• [TEXT SHOWN]:
Digitization, Internet of things, industry 4.0 – the buzzwords are everywhere, especially at ACHEMA 2018. Industry doesn’t work without digital technologies, but “where are the people in this?” This was the title of the 6th perspectives event, organized by infraserv Höchst on June 13.

The philosopher and publicist Richard David Precht prefers the term „second machine age“ over industry 4.0. In the first industrial revolution or first machine age, machines complemented people, made life easier for them and created lots of new jobs. In the second machine age, algorithms now replace human labour. Precht postulates that this will cause a radical change in society. If millions of jobs vanish, a basic income is inevitable. Otherwise, a political firestorm, caused by unemployed and frustrated people, would follow. A basic income is contrary to our understanding of a meritocracy, but it would increase motivation to work.

To make people cope with these societal changes, self-empowerment is a prerequisite and the foundation for this needs to be laid at school. Precht demands an educational system that encourages intrinsic motivation and focuses on individual talents. The entrepreneur Michael Heraeus is dissatisified with the educational system, too; his dissatisfaction manifests constructively in the Heraeus foundation for education, promoting the continuing education of teachers since 1965. He says “if the government doesn’t do something, we have to do it ourselves”. But even his do-it-yourself-mentality has its limits. He wonders how digitization should work, if there isn’t even high-speed internet in remote areas of Germany.

Francesco Grioli, industry union for mining, chemistry, energy, holds the dual training system in high regard. He is convinced that this typically German unique selling point helps to persist in the age of digitization – “German industry needs to be better much in the same way as others are cheaper” he says. Furthermore, he would prefer a ministry of digitization over the newly installed Germany ministry of community.

Oliver Croenenberg (Sanofi), Sjef Arets (DSM) and Henrik Hahn (Evonik) presented how their companies deal with digitization. All of the companies have put the topic on the agenda and there is a lot of discussing and strategizing, but only DSM has something tangible: the company has realized that it’s not the executives who have the know-how, but the employees. Consequently, the pyramid was flipped: not only top-managers are being coached, but the emphasis is put on promoting the talents of every individual.

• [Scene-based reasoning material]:
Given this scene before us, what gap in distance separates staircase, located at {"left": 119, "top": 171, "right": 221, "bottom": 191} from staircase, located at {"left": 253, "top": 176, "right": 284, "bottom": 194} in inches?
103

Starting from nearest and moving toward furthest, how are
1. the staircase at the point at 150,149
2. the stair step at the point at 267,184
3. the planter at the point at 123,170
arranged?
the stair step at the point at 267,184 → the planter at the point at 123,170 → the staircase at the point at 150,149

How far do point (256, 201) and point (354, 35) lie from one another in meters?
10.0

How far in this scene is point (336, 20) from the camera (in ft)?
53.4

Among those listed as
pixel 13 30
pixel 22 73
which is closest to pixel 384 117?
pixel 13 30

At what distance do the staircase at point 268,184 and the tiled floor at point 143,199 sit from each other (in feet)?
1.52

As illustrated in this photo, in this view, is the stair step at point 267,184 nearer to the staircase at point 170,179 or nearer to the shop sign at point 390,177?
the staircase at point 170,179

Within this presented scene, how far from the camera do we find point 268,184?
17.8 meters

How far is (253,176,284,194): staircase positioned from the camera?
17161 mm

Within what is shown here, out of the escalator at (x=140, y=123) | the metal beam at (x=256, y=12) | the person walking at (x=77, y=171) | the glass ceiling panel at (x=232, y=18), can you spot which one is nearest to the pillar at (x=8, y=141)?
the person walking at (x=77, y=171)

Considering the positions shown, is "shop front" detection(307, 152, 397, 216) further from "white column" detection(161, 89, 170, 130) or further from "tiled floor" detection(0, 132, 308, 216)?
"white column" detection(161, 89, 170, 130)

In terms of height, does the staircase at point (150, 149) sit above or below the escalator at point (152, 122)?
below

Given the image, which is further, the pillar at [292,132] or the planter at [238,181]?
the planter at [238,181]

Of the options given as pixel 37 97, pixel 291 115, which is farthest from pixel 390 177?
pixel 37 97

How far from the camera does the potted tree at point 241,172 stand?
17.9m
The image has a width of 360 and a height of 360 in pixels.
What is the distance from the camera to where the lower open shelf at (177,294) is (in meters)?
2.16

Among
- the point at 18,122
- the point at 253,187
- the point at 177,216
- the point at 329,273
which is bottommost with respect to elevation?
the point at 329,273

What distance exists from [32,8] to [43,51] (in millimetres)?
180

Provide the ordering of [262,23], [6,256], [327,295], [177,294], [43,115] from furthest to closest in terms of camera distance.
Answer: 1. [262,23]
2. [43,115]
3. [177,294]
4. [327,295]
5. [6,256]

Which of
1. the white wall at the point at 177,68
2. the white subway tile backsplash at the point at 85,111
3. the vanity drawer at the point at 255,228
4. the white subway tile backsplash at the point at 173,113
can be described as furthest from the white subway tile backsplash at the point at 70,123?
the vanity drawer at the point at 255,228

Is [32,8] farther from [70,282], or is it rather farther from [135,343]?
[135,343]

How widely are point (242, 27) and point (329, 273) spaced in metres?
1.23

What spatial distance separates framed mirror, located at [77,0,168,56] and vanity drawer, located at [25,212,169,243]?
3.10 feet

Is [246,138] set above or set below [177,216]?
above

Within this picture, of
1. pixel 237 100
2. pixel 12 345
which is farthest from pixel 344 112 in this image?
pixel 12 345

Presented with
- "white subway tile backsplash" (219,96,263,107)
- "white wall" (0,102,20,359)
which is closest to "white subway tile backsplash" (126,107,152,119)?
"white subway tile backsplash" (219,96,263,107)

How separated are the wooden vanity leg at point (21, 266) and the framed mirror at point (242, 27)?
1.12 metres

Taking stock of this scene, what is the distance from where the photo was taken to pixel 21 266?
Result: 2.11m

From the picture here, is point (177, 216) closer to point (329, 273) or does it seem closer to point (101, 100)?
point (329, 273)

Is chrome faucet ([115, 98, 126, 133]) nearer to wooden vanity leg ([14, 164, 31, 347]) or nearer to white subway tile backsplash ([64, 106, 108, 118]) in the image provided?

• [COMPLETE THE FOLLOWING]:
1. In the event report on digitization, which company is the only one described as having something tangible?
2. Repeat the event report on digitization word for word, from "Francesco Grioli, industry" to "ministry of community.".
The material was taken from a separate source.

• [RESPONSES TO THE EXERCISE]:
1. DSM

2.
Francesco Grioli, industry union for mining, chemistry, energy, holds the dual training system in high regard. He is convinced that this typically German unique selling point helps to persist in the age of digitization – “German industry needs to be better much in the same way as others are cheaper” he says. Furthermore, he would prefer a ministry of digitization over the newly installed Germany ministry of community.